Belgian First Division
- Season: 2007–08
- Champions: Standard Liège
- Relegated: Sint-Truidense Brussels
- Champions League: Standard Liège Anderlecht
- UEFA Cup: Club Brugge Gent
- Matches: 306
- Goals: 795 (2.6 per match)
- Top goalscorer: Joseph Akpala Elyaniv Barda Milan Jovanović Mbaye Leye Sanharib Malki (16 each)

= 2007–08 Belgian First Division =

105th season of top-tier football in Belgium

The 2007–08 season of the Belgian First Division began on August 3, 2007, and concluded on May 10, 2008. The championship was decided in the 31st round on April 20, 2008, when Standard Liège beat Anderlecht 2–0 at home. For Standard it was their 9th League Championship, but just their first in the last 25 years. At the other end of the table, Brussels and Sint-Truiden were relegated on matchdays 31 and 32 respectively. Behind Standard, Anderlecht and Club Brugge fought until the end for the second place which gives right to a place in the qualifying rounds of the 2008–09 UEFA Champions League. On the penultimate matchday, Anderlecht won against Club Brugge with 2–0 which proved decisive in the end for them to become second.

==Clubs==
Eighteen teams played in the Belgian First Division season 2007–08. Twelve teams were from Flanders, four clubs from Wallonia and two clubs from the Brussels-Capital Region.

**DIRECTIVE**
Write out the part of the 2007–08 Belgian First Division text that opens with the words containing "105th season of" and closes with "to become second.". Rely on nothing but the 2007–08 Belgian First Division text.

**SUPPLIED RECORDS**
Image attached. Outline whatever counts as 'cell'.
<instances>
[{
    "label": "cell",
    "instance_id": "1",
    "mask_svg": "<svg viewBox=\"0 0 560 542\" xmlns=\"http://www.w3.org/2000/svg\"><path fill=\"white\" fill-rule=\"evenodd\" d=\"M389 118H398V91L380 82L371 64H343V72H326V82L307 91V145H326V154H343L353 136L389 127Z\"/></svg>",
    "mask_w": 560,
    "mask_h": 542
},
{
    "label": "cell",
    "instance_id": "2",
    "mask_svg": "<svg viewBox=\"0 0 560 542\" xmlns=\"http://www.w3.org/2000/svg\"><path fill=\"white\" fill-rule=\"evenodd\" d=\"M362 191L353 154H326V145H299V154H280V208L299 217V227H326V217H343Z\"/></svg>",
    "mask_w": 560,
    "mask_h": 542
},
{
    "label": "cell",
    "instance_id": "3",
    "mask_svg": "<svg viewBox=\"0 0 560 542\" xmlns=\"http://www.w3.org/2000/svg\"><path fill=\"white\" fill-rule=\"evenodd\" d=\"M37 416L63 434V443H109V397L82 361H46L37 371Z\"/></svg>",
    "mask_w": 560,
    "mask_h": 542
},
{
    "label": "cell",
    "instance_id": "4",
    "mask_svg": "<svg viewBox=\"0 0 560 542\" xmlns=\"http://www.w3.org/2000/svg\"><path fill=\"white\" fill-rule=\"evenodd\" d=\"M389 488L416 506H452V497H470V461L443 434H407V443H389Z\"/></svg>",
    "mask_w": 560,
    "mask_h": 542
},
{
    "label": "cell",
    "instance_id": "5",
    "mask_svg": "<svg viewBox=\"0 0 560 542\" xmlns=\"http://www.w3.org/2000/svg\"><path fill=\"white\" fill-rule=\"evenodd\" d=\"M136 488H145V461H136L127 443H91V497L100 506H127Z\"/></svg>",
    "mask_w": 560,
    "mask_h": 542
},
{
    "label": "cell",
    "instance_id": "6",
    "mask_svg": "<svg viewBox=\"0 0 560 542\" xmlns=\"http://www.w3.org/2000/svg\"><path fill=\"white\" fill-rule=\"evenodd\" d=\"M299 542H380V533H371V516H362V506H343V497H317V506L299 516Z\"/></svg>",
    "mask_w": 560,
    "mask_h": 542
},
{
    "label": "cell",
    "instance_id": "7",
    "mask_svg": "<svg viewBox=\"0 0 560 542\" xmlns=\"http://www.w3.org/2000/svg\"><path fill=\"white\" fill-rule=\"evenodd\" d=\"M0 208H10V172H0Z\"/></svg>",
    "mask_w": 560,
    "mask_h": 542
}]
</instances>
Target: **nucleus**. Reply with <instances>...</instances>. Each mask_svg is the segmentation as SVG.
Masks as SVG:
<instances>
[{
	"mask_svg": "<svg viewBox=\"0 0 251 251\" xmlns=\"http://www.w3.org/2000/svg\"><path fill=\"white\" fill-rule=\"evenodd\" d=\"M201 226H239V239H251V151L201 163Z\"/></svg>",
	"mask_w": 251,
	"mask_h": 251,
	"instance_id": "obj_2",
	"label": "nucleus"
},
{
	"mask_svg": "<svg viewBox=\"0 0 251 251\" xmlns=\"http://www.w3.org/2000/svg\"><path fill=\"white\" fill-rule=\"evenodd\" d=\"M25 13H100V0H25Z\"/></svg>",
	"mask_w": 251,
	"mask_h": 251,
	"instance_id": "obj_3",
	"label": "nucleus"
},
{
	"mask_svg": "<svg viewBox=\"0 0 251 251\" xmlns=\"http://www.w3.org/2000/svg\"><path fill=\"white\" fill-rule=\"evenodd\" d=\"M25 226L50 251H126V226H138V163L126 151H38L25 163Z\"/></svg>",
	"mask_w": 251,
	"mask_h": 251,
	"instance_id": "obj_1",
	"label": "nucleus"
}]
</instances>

**TASK ANSWER**
105th season of top-tier football in Belgium

The 2007–08 season of the Belgian First Division began on August 3, 2007, and concluded on May 10, 2008. The championship was decided in the 31st round on April 20, 2008, when Standard Liège beat Anderlecht 2–0 at home. For Standard it was their 9th League Championship, but just their first in the last 25 years. At the other end of the table, Brussels and Sint-Truiden were relegated on matchdays 31 and 32 respectively. Behind Standard, Anderlecht and Club Brugge fought until the end for the second place which gives right to a place in the qualifying rounds of the 2008–09 UEFA Champions League. On the penultimate matchday, Anderlecht won against Club Brugge with 2–0 which proved decisive in the end for them to become second.